Témoignage de Maurice Dreksler
Le jeudi 22 mars 2024, nous avons eu la chance de rencontrer Maurice Dreksler, caché chez la famille Perret pour échapper à la déportation. Retrouvez la synthèse de son témoignage ci-dessous.
De janvier 1941 à janvier 1942, le jeune Maurice DREKSLER, alors âgé de 8 ans, est soigné au préventorium de Yerres. Il y reçoit des visites mensuelles de ses parents mais, un jour, son père, Arja (Henri) DREKSLER, ne vient pas. Sa mère lui dit qu’il est en voyage pour le préserver de la terrible réalité : le 14 mai, il a été convoqué au commissariat par le billet vert et arrêté. Il est déporté à Auschwitz par le convoi n°5.

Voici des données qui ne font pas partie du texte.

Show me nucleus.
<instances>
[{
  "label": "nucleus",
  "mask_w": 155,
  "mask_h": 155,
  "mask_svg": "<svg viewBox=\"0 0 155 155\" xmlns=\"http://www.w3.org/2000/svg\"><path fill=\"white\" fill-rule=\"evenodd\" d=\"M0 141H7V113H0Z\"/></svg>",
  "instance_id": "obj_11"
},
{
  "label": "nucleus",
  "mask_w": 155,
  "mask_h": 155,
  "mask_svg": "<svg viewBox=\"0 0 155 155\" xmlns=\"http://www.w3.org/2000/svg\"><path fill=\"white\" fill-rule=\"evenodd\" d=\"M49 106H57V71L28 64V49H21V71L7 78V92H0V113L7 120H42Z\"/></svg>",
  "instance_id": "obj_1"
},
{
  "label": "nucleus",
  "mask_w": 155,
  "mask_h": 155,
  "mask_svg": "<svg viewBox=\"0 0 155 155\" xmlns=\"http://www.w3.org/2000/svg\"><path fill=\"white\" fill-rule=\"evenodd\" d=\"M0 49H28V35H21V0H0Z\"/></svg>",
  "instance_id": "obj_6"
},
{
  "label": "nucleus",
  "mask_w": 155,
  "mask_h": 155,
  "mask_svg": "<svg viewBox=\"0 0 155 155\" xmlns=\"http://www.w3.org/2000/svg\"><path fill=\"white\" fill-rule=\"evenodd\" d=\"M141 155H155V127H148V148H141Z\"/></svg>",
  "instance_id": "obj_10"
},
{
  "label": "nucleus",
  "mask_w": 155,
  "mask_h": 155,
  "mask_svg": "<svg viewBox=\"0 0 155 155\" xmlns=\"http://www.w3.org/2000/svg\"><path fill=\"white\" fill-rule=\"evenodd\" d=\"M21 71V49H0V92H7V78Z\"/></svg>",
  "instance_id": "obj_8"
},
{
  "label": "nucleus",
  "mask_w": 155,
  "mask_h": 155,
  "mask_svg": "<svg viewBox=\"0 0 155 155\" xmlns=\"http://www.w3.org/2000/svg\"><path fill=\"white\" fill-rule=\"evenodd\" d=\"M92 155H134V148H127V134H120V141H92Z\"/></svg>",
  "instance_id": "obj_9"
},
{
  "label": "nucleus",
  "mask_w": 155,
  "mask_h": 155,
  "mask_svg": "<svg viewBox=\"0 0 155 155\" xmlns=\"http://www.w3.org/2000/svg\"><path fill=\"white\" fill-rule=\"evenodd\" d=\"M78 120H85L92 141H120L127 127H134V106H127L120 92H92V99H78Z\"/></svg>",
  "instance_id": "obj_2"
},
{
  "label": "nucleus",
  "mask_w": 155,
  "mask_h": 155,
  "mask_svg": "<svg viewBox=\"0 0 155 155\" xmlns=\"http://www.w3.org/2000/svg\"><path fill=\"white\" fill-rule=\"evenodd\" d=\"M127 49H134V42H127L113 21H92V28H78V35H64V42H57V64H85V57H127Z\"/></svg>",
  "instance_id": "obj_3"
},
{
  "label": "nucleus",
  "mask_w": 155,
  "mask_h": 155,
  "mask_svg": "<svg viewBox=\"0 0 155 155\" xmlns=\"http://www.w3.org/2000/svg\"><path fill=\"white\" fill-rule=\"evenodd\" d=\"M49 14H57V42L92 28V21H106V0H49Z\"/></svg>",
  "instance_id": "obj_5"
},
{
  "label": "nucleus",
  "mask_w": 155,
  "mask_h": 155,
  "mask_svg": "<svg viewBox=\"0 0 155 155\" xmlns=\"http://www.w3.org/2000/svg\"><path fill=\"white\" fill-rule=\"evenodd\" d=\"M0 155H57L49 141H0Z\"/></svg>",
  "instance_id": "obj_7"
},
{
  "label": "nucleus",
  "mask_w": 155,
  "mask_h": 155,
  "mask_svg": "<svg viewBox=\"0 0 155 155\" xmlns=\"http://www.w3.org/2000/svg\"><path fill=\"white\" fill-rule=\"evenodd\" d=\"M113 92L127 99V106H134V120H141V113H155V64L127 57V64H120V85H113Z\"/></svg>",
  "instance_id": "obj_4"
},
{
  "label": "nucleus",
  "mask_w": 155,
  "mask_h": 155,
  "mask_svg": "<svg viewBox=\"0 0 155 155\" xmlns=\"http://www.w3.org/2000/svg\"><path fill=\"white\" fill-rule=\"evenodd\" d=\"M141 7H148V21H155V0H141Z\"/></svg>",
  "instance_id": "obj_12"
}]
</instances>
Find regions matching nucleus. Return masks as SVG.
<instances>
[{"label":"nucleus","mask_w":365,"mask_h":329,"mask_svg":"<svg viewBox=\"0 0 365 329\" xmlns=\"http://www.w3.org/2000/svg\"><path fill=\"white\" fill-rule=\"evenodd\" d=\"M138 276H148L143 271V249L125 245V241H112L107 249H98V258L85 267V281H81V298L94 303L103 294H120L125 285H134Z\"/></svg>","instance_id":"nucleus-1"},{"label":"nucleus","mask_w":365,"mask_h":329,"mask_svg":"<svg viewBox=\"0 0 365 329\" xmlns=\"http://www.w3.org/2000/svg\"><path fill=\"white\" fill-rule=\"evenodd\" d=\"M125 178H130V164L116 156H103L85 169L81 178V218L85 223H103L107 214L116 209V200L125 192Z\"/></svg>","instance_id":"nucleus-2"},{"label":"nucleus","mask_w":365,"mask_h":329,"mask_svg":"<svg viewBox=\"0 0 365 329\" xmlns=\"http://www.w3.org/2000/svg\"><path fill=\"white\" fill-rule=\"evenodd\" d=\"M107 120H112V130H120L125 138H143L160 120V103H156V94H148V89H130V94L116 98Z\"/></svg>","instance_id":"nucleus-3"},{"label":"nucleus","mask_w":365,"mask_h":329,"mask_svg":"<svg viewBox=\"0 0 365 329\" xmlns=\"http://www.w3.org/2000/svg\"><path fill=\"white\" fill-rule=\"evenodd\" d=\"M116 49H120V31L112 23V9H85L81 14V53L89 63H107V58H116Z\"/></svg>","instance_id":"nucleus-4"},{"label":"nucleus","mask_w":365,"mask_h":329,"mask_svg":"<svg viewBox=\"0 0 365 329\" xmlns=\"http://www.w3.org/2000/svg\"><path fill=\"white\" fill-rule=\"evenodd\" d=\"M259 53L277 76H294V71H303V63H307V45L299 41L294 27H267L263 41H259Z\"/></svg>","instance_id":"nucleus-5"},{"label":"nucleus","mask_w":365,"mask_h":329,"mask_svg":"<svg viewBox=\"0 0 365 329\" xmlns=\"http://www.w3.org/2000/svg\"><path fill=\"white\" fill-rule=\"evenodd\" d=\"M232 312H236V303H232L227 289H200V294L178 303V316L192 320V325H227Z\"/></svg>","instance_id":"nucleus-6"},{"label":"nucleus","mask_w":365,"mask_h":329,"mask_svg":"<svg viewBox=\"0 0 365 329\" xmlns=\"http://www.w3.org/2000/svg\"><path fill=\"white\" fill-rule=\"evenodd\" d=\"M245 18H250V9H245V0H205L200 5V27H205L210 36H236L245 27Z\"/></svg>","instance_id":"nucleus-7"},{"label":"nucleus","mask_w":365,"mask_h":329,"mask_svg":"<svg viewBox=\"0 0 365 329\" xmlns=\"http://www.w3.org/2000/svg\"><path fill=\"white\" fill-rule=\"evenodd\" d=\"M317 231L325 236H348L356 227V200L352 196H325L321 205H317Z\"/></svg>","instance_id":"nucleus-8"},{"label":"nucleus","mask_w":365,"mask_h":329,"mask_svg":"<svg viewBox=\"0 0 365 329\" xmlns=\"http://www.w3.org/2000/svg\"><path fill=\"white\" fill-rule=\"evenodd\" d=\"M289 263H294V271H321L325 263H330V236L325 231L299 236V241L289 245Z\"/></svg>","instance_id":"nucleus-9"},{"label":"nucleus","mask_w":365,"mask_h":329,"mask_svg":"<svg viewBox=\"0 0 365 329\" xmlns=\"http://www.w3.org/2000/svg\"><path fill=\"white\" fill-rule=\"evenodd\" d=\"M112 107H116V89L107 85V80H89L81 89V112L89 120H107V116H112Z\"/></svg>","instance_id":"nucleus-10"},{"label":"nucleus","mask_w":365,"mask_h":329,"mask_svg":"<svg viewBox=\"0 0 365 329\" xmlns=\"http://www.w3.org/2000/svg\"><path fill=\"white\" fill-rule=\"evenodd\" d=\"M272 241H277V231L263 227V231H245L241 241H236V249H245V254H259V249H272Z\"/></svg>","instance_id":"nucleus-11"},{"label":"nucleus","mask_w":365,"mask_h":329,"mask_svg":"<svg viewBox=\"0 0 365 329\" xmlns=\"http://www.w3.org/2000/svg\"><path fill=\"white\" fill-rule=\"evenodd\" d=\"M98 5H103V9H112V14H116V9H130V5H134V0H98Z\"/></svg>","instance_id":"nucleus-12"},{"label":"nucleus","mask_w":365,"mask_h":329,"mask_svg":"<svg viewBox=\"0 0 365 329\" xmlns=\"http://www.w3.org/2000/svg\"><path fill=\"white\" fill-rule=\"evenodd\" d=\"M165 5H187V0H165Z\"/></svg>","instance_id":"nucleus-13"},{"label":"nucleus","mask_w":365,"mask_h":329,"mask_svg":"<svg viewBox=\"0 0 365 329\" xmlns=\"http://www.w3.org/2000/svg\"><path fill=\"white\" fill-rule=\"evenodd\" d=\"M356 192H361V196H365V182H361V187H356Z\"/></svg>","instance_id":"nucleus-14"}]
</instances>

Le 25 mars 1943, Clara MELELIAT, tante de Maurice, est interpelée par deux policiers de la milice en civil, dans la rue, sous prétexte que son étoile jaune est mal cousue sur son vêtement. De retour du commissariat, à son domicile, se trouve toute la famille, qui se regroupait souvent à cause du couvre-feu imposé aux juifs. Le plus âgé des deux hommes, d'environ une quarantaine d'années, emmène Maurice et sa mère faire leurs valises. Maurice se met à pleurer, par peur d'aller à Drancy dont il a entendu parler, en mal ; refusant d'abord tout net, le milicien se radoucit finalement, après s'être vu proposer un verre de Cherry Brandy. Il demande alors à la mère de Maurice si quelqu'un peut prendre l'enfant en charge. Elle propose immédiatement l’ancienne concierge, Madame Larousse. À peine arrivée, celle-ci accepte de prendre en charge le jeune garçon, qui repart avec elle. C'est la dernière fois que Maurice voit sa mère.
De mars à juillet 1943, Maurice vit avec Madame Larousse dans un petit deux-pièces, continue d'aller à l'école et reçoit une fois par mois une lettre de sa mère. Bien que le confort ne soit pas optimal, le jeune garçon garde dans sa vie un semblant de normalité, notamment grâce au courage de la concierge qui l’avait accueilli sans rien demander en contrepartie. Le 23 juin, Anna est déportée vers Auschwitz-Birkenau par le convoi n°55. Deux jours avant, elle écrit une dernière lettre à Mme PERRET, qui la donnera finalement à Maurice en 1992, estimant qu’elle l’aurait trop attristé avant.
Avant la guerre, Georges PERRET est le directeur commercial et le représentant à Paris de la maison Cory (une entreprise d’importation de charbon anglais, mise évidemment en sommeil en 1939). Parce qu’il employait Anna comme secrétaire bilingue, il tente de retrouver Maurice et propose de l’héberger, expliquant qu’il pourrait lui fournir un lieu et des conditions de vie plus confortables, loin de Paris. L’enfant est alors déplacé à Saint-Maur, au 4 avenue du Plateau, dans la villa des PERRET.
Chez les PERRET, Maurice vit une vie confortable, protégé de la réalité par le cocon d’amour construit par la famille. Il peut ainsi s’épanouir parmi les enfants PERRET : Lucien (13 ans), Bernard (11 ans) et Micheline (7 ans). Il sort cependant le moins possible : une institutrice vient lui faire cours à la maison car la famille PERRET craint la collaboration, (d’autant plus que leurs voisins d’en face, d’anciens amis, étaient des collabos avérés).
Pour donner le change, il se rend à la messe avec ses protecteurs, catholiques pratiquants, à l’église Notre-Dame-du-Rosaire, sur la place des Marronniers. Il réside donc au 4 avenue du Plateau jusqu’à la libération de la ville, en août 1944, bien que son oncle de Lyon ait proposé de l’héberger chez lui bien avant. M. PERRET s’y était fermement opposé, assurant que son domicile était plus sûr. Maurice retourne alors à l’école. Il reprend les cours à l’établissement Les Tilleuls, à Saint-Maur-des-Fossés. A cette date, et à ce moment-là seulement, Maurice perd ses illusions, et finit par comprendre que sa famille ne reviendra pas.
Après la guerre, Maurice part vivre avec la seule personne qui ait survécu, la sœur de sa mère et son mari, à Lyon, mais il reste en contact avec la famille PERRET et le restera pendant le reste de leur vie.